The seeds in a Russian thistle lack both protective coverings and stores of nutritional energy. They cannot germinate until moistened by spring rains and warmed by rising spring temperatures. The initial shoots are grass-like with long, double, green leaves supported on red or purple stems. These initial leaves are quite palatable and can be eaten by both wild and domesticated grazing animals.

Photo by J. Reis, Wikimedia Commons

As the plant matures into summer, though, it takes on a rounded, bushy shape and produces a large number of small ,white, yellow or pink flowers. The flowers are protected by surrounding thorny leaves which greatly discourage active browsing of the plant. In late fall, an abscission layer forms at the base of the dried plant and the entire above-ground biomass then is free to move in whatever direction the wind is blowing, dropping its seeds along the way.

As a weed, Russian thistle steals moisture from native plants and from crop plants in soil ecosystems that are typically critically short of water. In wheat fields, each Russian thistle plant takes up 44 gallons of water during a growing season. On uncultivated dry grasslands or in disturbed areas of these dry soil systems its annual water consumption may even be higher.

Photo by D. Updegrade, USAF

The dry, above ground plant mass of Russian thistle is extremely flammable, and as it accumulates in sheltered areas of a dry ecosystem it can serve as a rapidly burning fuel for wildfires. Blowing tumbleweeds (which can be as large as small cars!) can also interfere with car and truck traffic and can cause accidents via direct collisions  and even build up in such great masses so as to block highways.

Russian thistle is also a refuge and reproduction site for the beet leafhopper which is the only known insect vector that transmits the beet curly top virus (BCTV).

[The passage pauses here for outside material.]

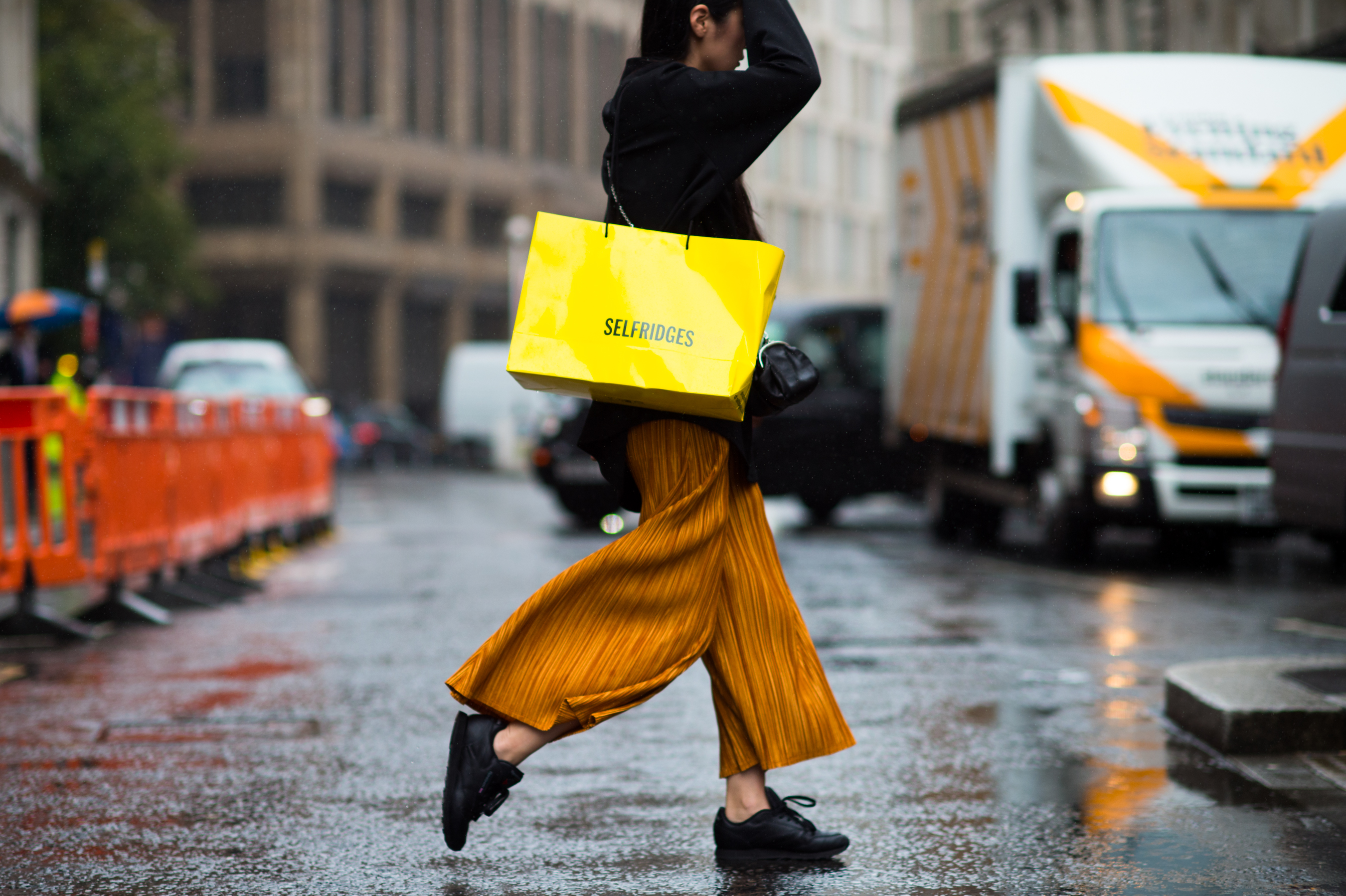 Woman with Selfriges bag and orange pants crossing the street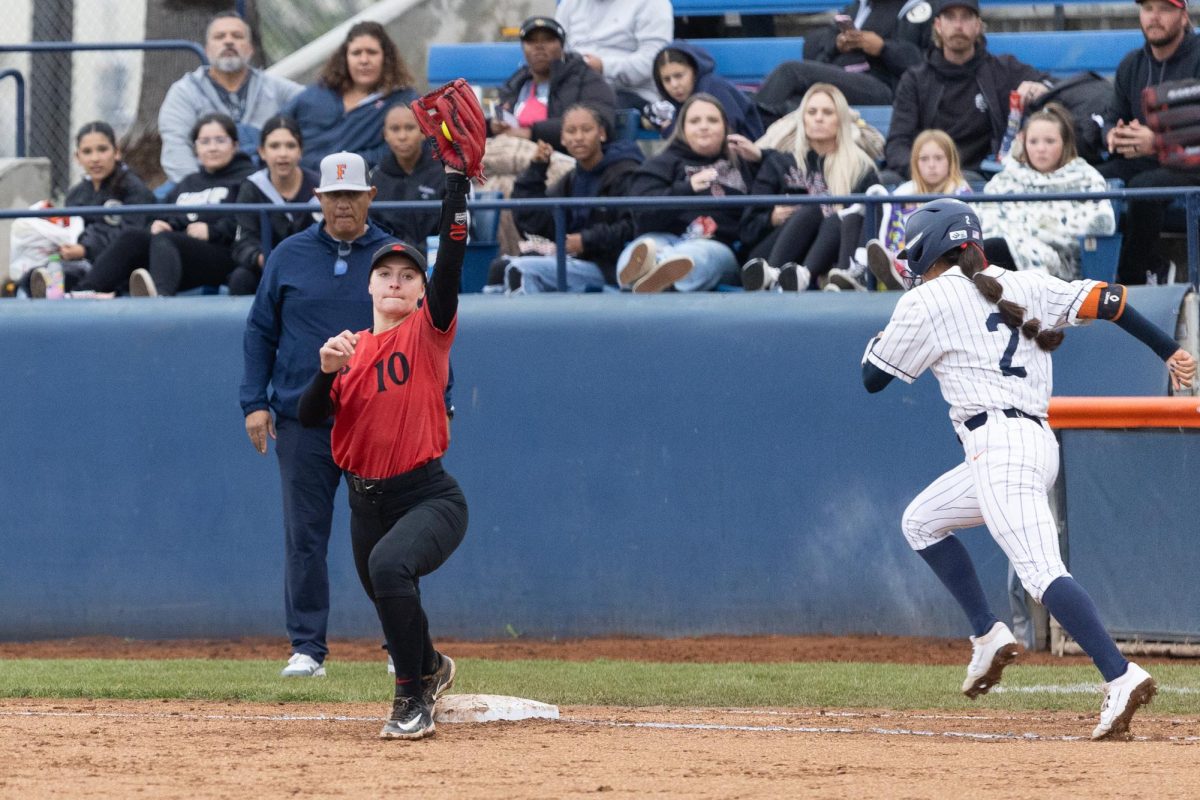  San Diego State first baseman Kate Farren catches a throw at first base to force out Cal State Fullerton shortstop Sarah Perez on Friday, Feb. 7, 2025, at Fullerton, Calif.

This plant virus can affect not only beets but also a wide range of other important crops (including tomatoes, peppers, squash, spinach, cantaloupes, watermelons, beans and cucumbers). Control of BCTV is not possible without control of Russian thistle!

So, watching the tumbling tumbleweeds rolling across the landscape, what should we think about? The Old West and all of its mythologies? Or, the damaged, homogenized ecosystems of our Anthropocene?